Nell'articolo sul movimento No Tav si afferma che nessuno sa se la nuova linea tra Torino e Lyon verrà davvero realizzata. Spiega il motivo indicato nel testo.
=== Pagina ===
No Tav 1
Tracce nel bosco
di Maria Matteo
“Non siamo mai stati con le mani in mano” afferma l'autrice di questo scritto, da sempre attiva nelle lotte in Val di Susa (e non solo), nonché militante della Federazione Anarchica Torinese. E spiega come e perché negli ultimi tempi...
Mentre scrivo l'anno sta volgendo
al termine, la trama dei giochi di potere di questo 2012 non
è ancora stata interamente tessuta.
Il mio osservatorio, quello di un angolo di nord ovest dove
le sirene del potere hanno meno eco che altrove, è una
via di mezzo tra una trincea e un'assemblea popolare.
Pochi giorni fa, nel parcheggio di Giaglione l'inverno mordeva:
per un momento ho invidiato quelli che erano al caldo nelle
loro case. Eravamo un bel gruppone di No Tav armati di lampade
frontali, sciarponi, scarpe grosse. Quelli di Susa sono arrivati
dopo aver consegnato alla sindaca della città una ghirlanda
di auguri di natale, con tanto di lacrimogeni appesi.
Poi siamo partiti.
La notte era limpida, illuminata da una buona mezza luna, il
Rocciamelone si stagliava bianco alle nostre spalle, mentre
procedevamo verso la Clarea occupata.
Alle reti illuminate a giorno da fari violenti che bruciano
le notti, tanti si sono messi a ballare al suono della cornamusa
di uno zampognaro No Tav.
Pura magia. Poi una delle torri faro ha deciso di spegnersi,
restituendo alla notte parte delle sue ombre. Più tardi,
ridendo, uno dei tanti non più giovanissimi partecipanti
alla serata ha detto: “questa volta non potranno più
dire che certe cose le fanno solo i ragazzi”.
Il movimento No Tav è tutto lì, tra gente che
sperimenta la fraternità della lotta, del gioco, della
sfida quando l'inverno consiglia a tutti di stare a casa.
Il governo in questo lungo anno ha affinato le armi della propaganda
e quelle della repressione. La sfida cominciata nella primavera
del 2011 è diventata sempre più dura. Dopo il
corteo del 25 febbraio 2011 una manifestazione, ampia, popolare,
forte nel sostegno agli arrestati di gennaio, il governo è
passato all'attacco, si è preso la Clarea, ha quasi ammazzato
Luca, ha fatto partire i lavori propedeutici al tunnel. Allora
come adesso nessuno sa se la nuova linea tra Torino e Lyon la
faranno davvero, perché Hollande e Ayrault lo hanno detto
chiaro: se l'UE non finanzia il 40% del tunnel, la linea non
si può fare.
=== Estratto del dataset ===
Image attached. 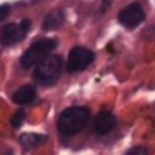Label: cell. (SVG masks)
<instances>
[{
	"mask_svg": "<svg viewBox=\"0 0 155 155\" xmlns=\"http://www.w3.org/2000/svg\"><path fill=\"white\" fill-rule=\"evenodd\" d=\"M90 119V110L86 107H71L62 111L58 119V131L63 136H71L80 132Z\"/></svg>",
	"mask_w": 155,
	"mask_h": 155,
	"instance_id": "6da1fadb",
	"label": "cell"
},
{
	"mask_svg": "<svg viewBox=\"0 0 155 155\" xmlns=\"http://www.w3.org/2000/svg\"><path fill=\"white\" fill-rule=\"evenodd\" d=\"M63 68V61L59 56L48 54L41 62L36 64L34 70V80L42 86L53 85L61 76Z\"/></svg>",
	"mask_w": 155,
	"mask_h": 155,
	"instance_id": "7a4b0ae2",
	"label": "cell"
},
{
	"mask_svg": "<svg viewBox=\"0 0 155 155\" xmlns=\"http://www.w3.org/2000/svg\"><path fill=\"white\" fill-rule=\"evenodd\" d=\"M57 46V41L54 39H42L33 44L28 51L23 54L21 63L24 68H30L36 65L44 58H46Z\"/></svg>",
	"mask_w": 155,
	"mask_h": 155,
	"instance_id": "3957f363",
	"label": "cell"
},
{
	"mask_svg": "<svg viewBox=\"0 0 155 155\" xmlns=\"http://www.w3.org/2000/svg\"><path fill=\"white\" fill-rule=\"evenodd\" d=\"M94 61V53L82 46H75L70 50L67 59V70L76 73L85 70Z\"/></svg>",
	"mask_w": 155,
	"mask_h": 155,
	"instance_id": "277c9868",
	"label": "cell"
},
{
	"mask_svg": "<svg viewBox=\"0 0 155 155\" xmlns=\"http://www.w3.org/2000/svg\"><path fill=\"white\" fill-rule=\"evenodd\" d=\"M30 21L29 19H22V22L19 24H7L2 28L1 33H0V41L2 45H12L16 42L22 41L25 35L28 34L29 29H30Z\"/></svg>",
	"mask_w": 155,
	"mask_h": 155,
	"instance_id": "5b68a950",
	"label": "cell"
},
{
	"mask_svg": "<svg viewBox=\"0 0 155 155\" xmlns=\"http://www.w3.org/2000/svg\"><path fill=\"white\" fill-rule=\"evenodd\" d=\"M144 19V11L140 4L133 2L126 6L119 13V22L127 29H133L138 27Z\"/></svg>",
	"mask_w": 155,
	"mask_h": 155,
	"instance_id": "8992f818",
	"label": "cell"
},
{
	"mask_svg": "<svg viewBox=\"0 0 155 155\" xmlns=\"http://www.w3.org/2000/svg\"><path fill=\"white\" fill-rule=\"evenodd\" d=\"M116 126L115 116L109 111H101L97 114L93 124V128L98 134H107L114 130Z\"/></svg>",
	"mask_w": 155,
	"mask_h": 155,
	"instance_id": "52a82bcc",
	"label": "cell"
},
{
	"mask_svg": "<svg viewBox=\"0 0 155 155\" xmlns=\"http://www.w3.org/2000/svg\"><path fill=\"white\" fill-rule=\"evenodd\" d=\"M36 97V90L34 86L31 85H25L22 86L21 88H18L15 93H13V101L15 103L19 104V105H24V104H29L31 103Z\"/></svg>",
	"mask_w": 155,
	"mask_h": 155,
	"instance_id": "ba28073f",
	"label": "cell"
},
{
	"mask_svg": "<svg viewBox=\"0 0 155 155\" xmlns=\"http://www.w3.org/2000/svg\"><path fill=\"white\" fill-rule=\"evenodd\" d=\"M64 21H65V15H64L63 11H61V10L52 11L51 13H48L45 17L44 23H42V29L46 30V31L58 29L63 25Z\"/></svg>",
	"mask_w": 155,
	"mask_h": 155,
	"instance_id": "9c48e42d",
	"label": "cell"
},
{
	"mask_svg": "<svg viewBox=\"0 0 155 155\" xmlns=\"http://www.w3.org/2000/svg\"><path fill=\"white\" fill-rule=\"evenodd\" d=\"M47 137L45 134H39V133H23L19 138V143L23 145L25 149H34L40 147L46 142Z\"/></svg>",
	"mask_w": 155,
	"mask_h": 155,
	"instance_id": "30bf717a",
	"label": "cell"
},
{
	"mask_svg": "<svg viewBox=\"0 0 155 155\" xmlns=\"http://www.w3.org/2000/svg\"><path fill=\"white\" fill-rule=\"evenodd\" d=\"M24 117H25L24 110L19 109V110L13 115V117H12V120H11V125H12L15 128H19L21 125H22V122L24 121Z\"/></svg>",
	"mask_w": 155,
	"mask_h": 155,
	"instance_id": "8fae6325",
	"label": "cell"
},
{
	"mask_svg": "<svg viewBox=\"0 0 155 155\" xmlns=\"http://www.w3.org/2000/svg\"><path fill=\"white\" fill-rule=\"evenodd\" d=\"M127 155H147L149 154V150L144 147H134V148H131L130 150H127L126 153Z\"/></svg>",
	"mask_w": 155,
	"mask_h": 155,
	"instance_id": "7c38bea8",
	"label": "cell"
},
{
	"mask_svg": "<svg viewBox=\"0 0 155 155\" xmlns=\"http://www.w3.org/2000/svg\"><path fill=\"white\" fill-rule=\"evenodd\" d=\"M10 13V5L5 4V5H1L0 6V22H2Z\"/></svg>",
	"mask_w": 155,
	"mask_h": 155,
	"instance_id": "4fadbf2b",
	"label": "cell"
},
{
	"mask_svg": "<svg viewBox=\"0 0 155 155\" xmlns=\"http://www.w3.org/2000/svg\"><path fill=\"white\" fill-rule=\"evenodd\" d=\"M110 4H111V0H103V2H102V12H105V11H108V8L110 7Z\"/></svg>",
	"mask_w": 155,
	"mask_h": 155,
	"instance_id": "5bb4252c",
	"label": "cell"
},
{
	"mask_svg": "<svg viewBox=\"0 0 155 155\" xmlns=\"http://www.w3.org/2000/svg\"><path fill=\"white\" fill-rule=\"evenodd\" d=\"M1 46H2V44H1V41H0V47H1Z\"/></svg>",
	"mask_w": 155,
	"mask_h": 155,
	"instance_id": "9a60e30c",
	"label": "cell"
}]
</instances>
===
Risposta al compito:
Hollande e Ayrault hanno dichiarato chiaramente che, se l'UE non finanzia il 40% del tunnel, la linea non si può fare. La realizzazione resta quindi incerta.